The employment tribunal system is failing businesses and individuals, according to the CBI.

It is meant to offer claimants and companies informal, quick and cost-effective judgements, but instead the system is slow, legalistic and antagonistic.

In its submission to the Government’s Resolving Workplace Disputes consultation, the UK’s leading business group called for a package of measures to speed up the tribunal system, reduce costs for both sides, and make the system fairer.

The CBI sets out three key steps to delivering this:

  • Action to weed out weak claims and create the capacity to hear valid claims more quickly

  • Encouraging early agreement on a fair settlement

  • Improving efficiency when a case does reach tribunal


Katja Hall, CBI Chief Policy Director, said:

“It’s always regrettable when the relationship between employer and employee breaks down to the point where a tribunal claim is made. But when this happens, both sides deserve a system that is consistent, quick and keeps legal costs to a minimum. Instead, we are saddled with a tribunal system that is expensive, stressful and time-consuming for all parties.

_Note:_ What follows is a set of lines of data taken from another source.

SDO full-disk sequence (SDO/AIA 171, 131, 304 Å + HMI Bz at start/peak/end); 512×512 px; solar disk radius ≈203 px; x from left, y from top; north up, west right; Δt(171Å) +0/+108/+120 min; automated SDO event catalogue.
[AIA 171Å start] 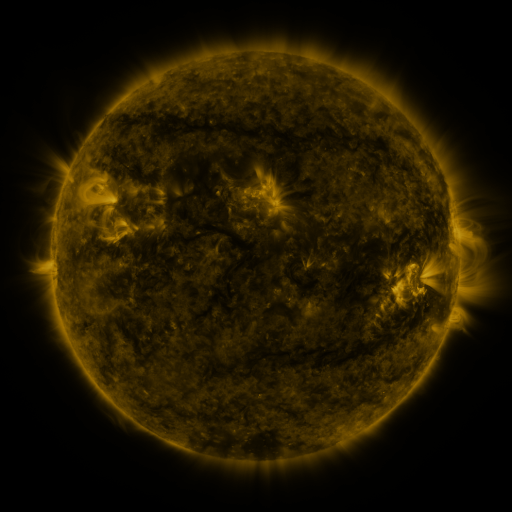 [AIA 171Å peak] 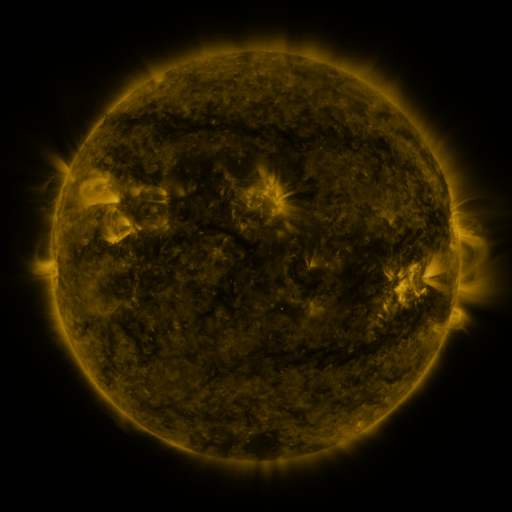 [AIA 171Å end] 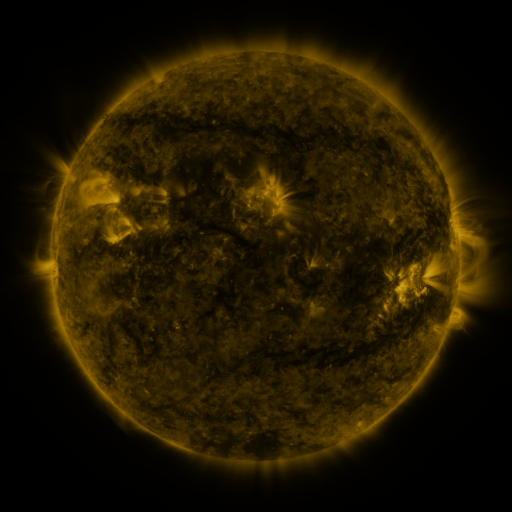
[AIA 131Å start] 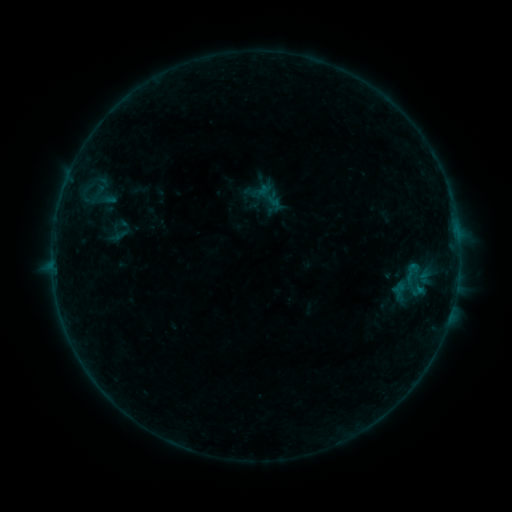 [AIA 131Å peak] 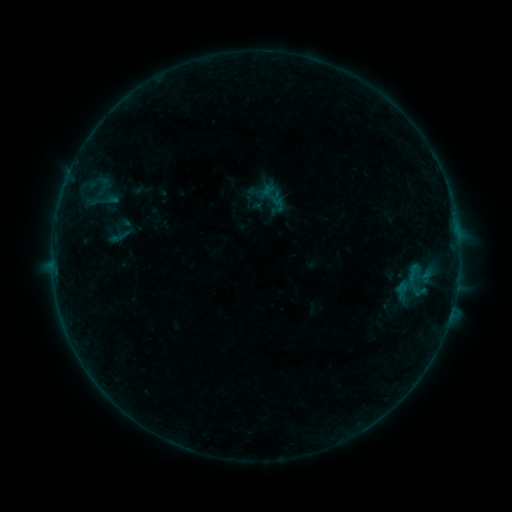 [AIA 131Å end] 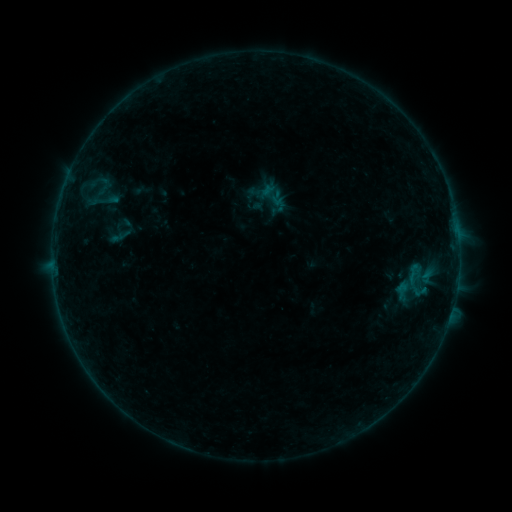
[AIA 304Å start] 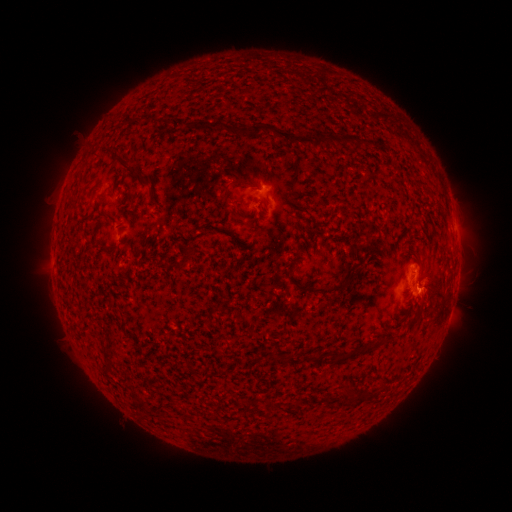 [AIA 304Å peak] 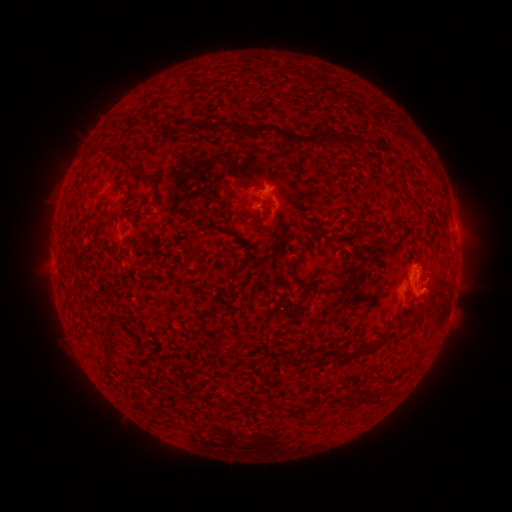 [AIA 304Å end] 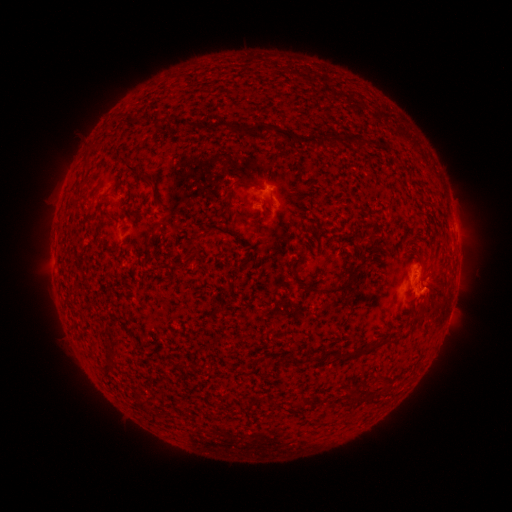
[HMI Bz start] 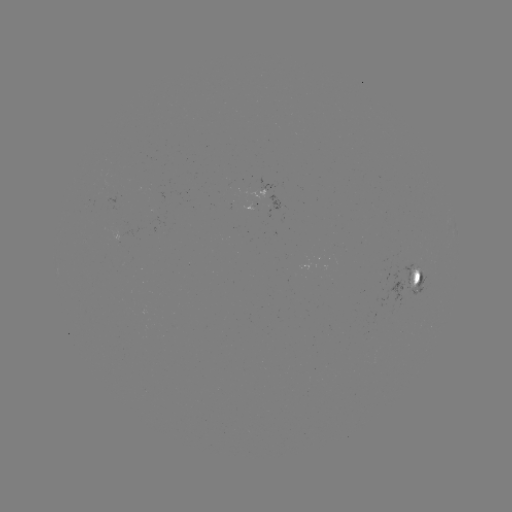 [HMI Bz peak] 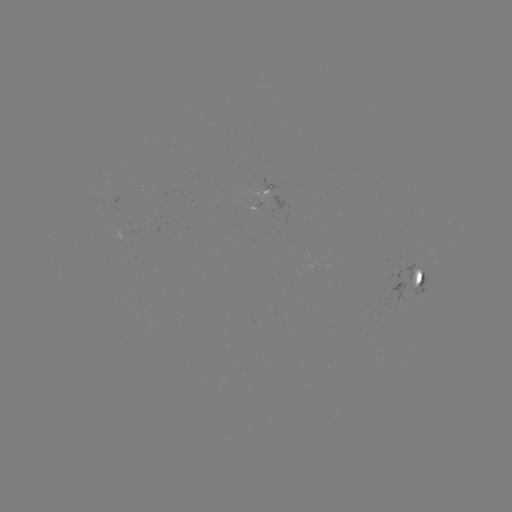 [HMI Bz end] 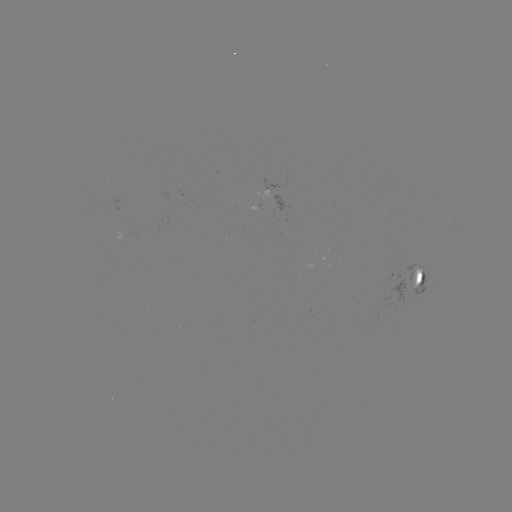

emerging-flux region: <bbox>246, 204, 260, 210</bbox>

“Surely it’s in everyone’s interests for cases with merit to be heard quickly and settled, while weak claims are swiftly identified and weeded out. We’d like to see more workplace disputes being resolved before they reach tribunal.”

With a 173% rise in claims since 2005, and an ever-increasing claims backlog, the CBI is calling for action to weed out weak claims

The CBI calls for a package of measures designed to prevent weak claims. This includes making sure people are aware of what they could achieve to avoid unrealistic expectations.

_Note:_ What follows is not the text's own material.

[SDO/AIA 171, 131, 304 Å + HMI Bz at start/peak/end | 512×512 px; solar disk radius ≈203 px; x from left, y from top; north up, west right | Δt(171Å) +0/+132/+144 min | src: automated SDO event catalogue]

In addition, the CBI also calls on the Government to introduce a proportionate fee per claim designed to ensure that only reasonable claims are brought. Fees should never be a barrier to justice, but should be proportionate and refundable on success.

Measures to encourage settlement at an early stage.

A fair settlement early in a case is a better outcome for all parties. A formal system for making offers to settle, and advising the tribunal when a reasonable offer has been turned down, should be put in place.

Compromise agreements, where an employer and employee agree on a deal to end an employment relationship by mutual consent without using the tribunal system, are inherently fair. But the legal process around them has become unnecessarily complicated and expensive. The Government should make compromise agreements much easier to use.

Using employment tribunal league tables to improve efficiency and consistency

Where a case reaches tribunal, employers and claimants have a right to expect consistency and efficient handling of the case. This includes reducing unnecessary documentation and keeping to the timetable set out for judgements. Showing how different regions and individual judges perform against these standards will encourage best practice and greater efficiency. The Tribunals Service currently gathers national-level data, but no regional breakdown is available. A transparent mechanism which shows how the system is working across the country would restore credibility.

Ms Hall said:

“The tribunals system has gradually become a barrier to justice. Even where a successful outcome is likely, firms try to avoid the heavy costs and long delays. A programme of common sense reforms is long overdue. We need to see a transparent, fairer system built around the interests of legitimate claimants and responsible firms.”